**Input rows:**
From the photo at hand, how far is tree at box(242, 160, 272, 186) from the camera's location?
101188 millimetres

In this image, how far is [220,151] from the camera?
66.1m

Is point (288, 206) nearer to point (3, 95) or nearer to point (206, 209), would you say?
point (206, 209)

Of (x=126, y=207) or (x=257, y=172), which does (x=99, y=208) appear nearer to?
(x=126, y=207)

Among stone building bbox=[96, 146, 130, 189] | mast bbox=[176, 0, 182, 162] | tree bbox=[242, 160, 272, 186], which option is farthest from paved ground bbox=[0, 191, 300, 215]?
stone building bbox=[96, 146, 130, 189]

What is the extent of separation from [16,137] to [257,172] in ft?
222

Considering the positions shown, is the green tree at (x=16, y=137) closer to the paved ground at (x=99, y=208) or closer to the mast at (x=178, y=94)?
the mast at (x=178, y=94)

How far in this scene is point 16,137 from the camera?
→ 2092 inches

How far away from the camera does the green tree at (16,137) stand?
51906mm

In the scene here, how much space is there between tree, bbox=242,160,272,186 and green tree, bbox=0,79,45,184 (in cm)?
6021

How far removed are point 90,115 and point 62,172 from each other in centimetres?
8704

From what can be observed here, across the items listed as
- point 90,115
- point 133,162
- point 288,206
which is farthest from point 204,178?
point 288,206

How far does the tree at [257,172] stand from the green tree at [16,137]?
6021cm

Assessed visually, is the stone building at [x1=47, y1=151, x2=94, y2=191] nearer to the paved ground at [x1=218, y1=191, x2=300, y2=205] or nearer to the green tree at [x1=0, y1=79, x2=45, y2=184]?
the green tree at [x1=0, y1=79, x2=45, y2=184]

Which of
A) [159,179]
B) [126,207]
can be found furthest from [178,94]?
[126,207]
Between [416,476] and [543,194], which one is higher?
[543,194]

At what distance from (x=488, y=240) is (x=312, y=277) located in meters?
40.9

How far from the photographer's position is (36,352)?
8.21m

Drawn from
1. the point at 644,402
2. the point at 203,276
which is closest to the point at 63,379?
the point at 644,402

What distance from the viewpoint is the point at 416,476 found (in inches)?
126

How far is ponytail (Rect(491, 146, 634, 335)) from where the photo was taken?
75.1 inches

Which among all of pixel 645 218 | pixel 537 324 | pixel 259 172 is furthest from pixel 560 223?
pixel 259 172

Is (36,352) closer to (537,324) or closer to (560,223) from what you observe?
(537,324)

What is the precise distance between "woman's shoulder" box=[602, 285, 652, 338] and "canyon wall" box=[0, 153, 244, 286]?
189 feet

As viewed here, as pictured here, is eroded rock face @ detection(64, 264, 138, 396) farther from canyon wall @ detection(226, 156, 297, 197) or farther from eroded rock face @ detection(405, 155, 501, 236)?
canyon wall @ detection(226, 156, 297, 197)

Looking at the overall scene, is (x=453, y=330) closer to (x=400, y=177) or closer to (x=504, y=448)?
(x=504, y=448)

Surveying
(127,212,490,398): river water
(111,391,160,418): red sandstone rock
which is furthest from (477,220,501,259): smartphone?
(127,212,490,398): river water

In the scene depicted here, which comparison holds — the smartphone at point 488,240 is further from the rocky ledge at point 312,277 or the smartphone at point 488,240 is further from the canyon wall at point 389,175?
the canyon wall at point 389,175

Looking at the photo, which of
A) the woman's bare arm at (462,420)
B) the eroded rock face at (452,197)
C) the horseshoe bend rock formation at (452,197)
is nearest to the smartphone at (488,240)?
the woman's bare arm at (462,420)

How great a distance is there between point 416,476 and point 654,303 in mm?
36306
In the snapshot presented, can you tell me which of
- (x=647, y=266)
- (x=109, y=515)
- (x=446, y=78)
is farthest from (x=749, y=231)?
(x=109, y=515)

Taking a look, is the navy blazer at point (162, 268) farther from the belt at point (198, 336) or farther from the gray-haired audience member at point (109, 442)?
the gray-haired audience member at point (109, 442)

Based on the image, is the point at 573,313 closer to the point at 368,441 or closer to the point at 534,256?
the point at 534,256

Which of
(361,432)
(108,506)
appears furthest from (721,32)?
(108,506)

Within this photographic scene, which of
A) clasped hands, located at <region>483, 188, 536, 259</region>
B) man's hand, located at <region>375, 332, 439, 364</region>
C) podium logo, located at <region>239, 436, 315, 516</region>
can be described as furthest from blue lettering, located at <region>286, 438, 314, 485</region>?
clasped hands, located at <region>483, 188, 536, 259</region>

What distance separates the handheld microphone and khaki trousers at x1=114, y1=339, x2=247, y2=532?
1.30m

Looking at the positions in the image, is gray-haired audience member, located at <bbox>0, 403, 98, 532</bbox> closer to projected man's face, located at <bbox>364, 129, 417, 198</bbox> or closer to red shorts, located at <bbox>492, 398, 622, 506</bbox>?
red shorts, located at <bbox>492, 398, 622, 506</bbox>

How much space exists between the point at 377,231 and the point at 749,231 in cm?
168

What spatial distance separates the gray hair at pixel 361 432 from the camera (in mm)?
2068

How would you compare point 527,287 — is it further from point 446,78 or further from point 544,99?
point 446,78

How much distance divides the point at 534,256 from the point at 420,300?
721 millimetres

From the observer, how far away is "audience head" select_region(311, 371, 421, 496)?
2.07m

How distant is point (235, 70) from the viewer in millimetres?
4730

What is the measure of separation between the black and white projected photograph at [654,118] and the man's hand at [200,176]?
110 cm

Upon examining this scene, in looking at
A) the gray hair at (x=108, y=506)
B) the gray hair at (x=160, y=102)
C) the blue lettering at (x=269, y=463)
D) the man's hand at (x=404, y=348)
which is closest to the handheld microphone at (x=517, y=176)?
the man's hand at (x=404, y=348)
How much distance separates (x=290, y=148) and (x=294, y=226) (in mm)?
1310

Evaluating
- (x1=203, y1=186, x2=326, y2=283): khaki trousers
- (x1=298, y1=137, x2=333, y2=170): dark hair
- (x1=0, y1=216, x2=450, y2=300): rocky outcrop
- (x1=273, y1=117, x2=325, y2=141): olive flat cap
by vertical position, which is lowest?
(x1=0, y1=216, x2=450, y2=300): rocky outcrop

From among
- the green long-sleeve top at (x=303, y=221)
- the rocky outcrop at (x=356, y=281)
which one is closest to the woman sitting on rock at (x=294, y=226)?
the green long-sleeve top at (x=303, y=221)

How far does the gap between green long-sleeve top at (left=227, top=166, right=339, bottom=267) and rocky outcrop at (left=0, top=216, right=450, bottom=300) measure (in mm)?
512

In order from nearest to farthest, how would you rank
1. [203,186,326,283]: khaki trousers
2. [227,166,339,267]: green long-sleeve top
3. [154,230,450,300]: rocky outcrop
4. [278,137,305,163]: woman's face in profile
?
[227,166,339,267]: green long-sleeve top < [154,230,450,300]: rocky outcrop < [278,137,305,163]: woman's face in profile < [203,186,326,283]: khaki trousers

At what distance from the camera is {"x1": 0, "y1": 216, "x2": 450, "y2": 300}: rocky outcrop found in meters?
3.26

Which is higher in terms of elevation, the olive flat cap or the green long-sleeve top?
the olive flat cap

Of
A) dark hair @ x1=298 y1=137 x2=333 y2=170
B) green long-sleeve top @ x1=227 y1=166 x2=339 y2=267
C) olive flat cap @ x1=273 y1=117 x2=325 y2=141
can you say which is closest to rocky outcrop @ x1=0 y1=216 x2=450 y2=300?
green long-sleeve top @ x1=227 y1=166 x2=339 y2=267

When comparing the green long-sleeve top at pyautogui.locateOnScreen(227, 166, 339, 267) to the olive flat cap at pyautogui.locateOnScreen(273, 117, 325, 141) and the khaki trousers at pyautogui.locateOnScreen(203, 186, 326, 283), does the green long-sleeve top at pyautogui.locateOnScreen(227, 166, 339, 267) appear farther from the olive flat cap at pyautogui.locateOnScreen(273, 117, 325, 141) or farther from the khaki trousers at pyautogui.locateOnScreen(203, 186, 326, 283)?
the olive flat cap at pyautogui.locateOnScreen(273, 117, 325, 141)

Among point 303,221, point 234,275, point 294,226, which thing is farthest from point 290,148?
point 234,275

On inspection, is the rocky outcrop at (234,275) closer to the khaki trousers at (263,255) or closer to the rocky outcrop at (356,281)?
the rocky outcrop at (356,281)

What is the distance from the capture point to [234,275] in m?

**Your instructions:**
Every line from the one holding "When comparing the" through the final line of the listing must be echoed exactly; leave out all other lines.

**Written solution:**
When comparing the green long-sleeve top at pyautogui.locateOnScreen(227, 166, 339, 267) to the olive flat cap at pyautogui.locateOnScreen(273, 117, 325, 141) and the khaki trousers at pyautogui.locateOnScreen(203, 186, 326, 283), does the green long-sleeve top at pyautogui.locateOnScreen(227, 166, 339, 267) appear farther from the olive flat cap at pyautogui.locateOnScreen(273, 117, 325, 141) or farther from the khaki trousers at pyautogui.locateOnScreen(203, 186, 326, 283)?
the olive flat cap at pyautogui.locateOnScreen(273, 117, 325, 141)

Among point 303,221, point 234,275, point 294,226, which thing is farthest from point 290,148?
point 234,275

On inspection, is the rocky outcrop at (234,275) closer to the khaki trousers at (263,255) or closer to the rocky outcrop at (356,281)?
the rocky outcrop at (356,281)

What is the distance from the capture point to [234,275] in m?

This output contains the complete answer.